DOCUMENT PASSAGE:
┌────────

Kubernetes trouble with StatefulSet and 3 PersistentVolumes - kubernetes

I'm in the process of creating a StatefulSet based on this yaml, that will have 3 replicas. I want each of the 3 pods to connect to a different PersistentVolume.
For the persistent volume I'm using 3 objects that look like this, with only the name changed (pvvolume, pvvolume2, pvvolume3):
kind: PersistentVolume
apiVersion: v1
metadata:
name: pvvolume
labels:
type: local
spec:
storageClassName: standard
capacity:
storage: 10Gi
accessModes:
- ReadWriteOnce
hostPath:
path: "/nfs"
claimRef:
kind: PersistentVolumeClaim
namespace: default
name: mongo-persistent-storage-mongo-0
The first of the 3 pods in the StatefulSet seems to be created without issue.
The second fails with the error pod has unbound PersistentVolumeClaims
Back-off restarting failed container.
Yet if I go to the tab showing PersistentVolumeClaims the second one that was created seems to have been successful.
If it was successful why does the pod think it failed?

I want each of the 3 pods to connect to a different PersistentVolume.
For that to work properly you will either need:
provisioner (in link you posted there are example how to set provisioner on aws, azure, googlecloud and minicube) or
volume capable of being mounted multiple times (such as nfs volume). Note however that in such a case all your pods read/write to the same folder and this can lead to issues when they are not meant to lock/write to same data concurrently. Usual use case for this is upload folder that pods are saving to, that is later used for reading only and such use cases. SQL Databases (such as mysql) on the other hand, are not meant to write to such shared folder.

└────────

PROBLEM REQUIREMENTS: Summarize the Kubernetes StatefulSet thread above in two sentences.

GIVEN INFORMATION:
┌────────

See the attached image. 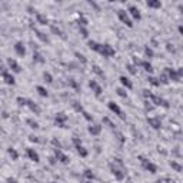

└────────

OUTPUT: A user setting up a three-replica StatefulSet, with each pod meant to connect to a different PersistentVolume, finds that the first pod is created without issue while the second fails with "pod has unbound PersistentVolumeClaims" even though its claim appears successful. The reply says this requires either a provisioner or a volume that can be mounted multiple times, such as an nfs volume, though in the latter case all pods read and write to the same folder, which SQL databases are not meant to write to.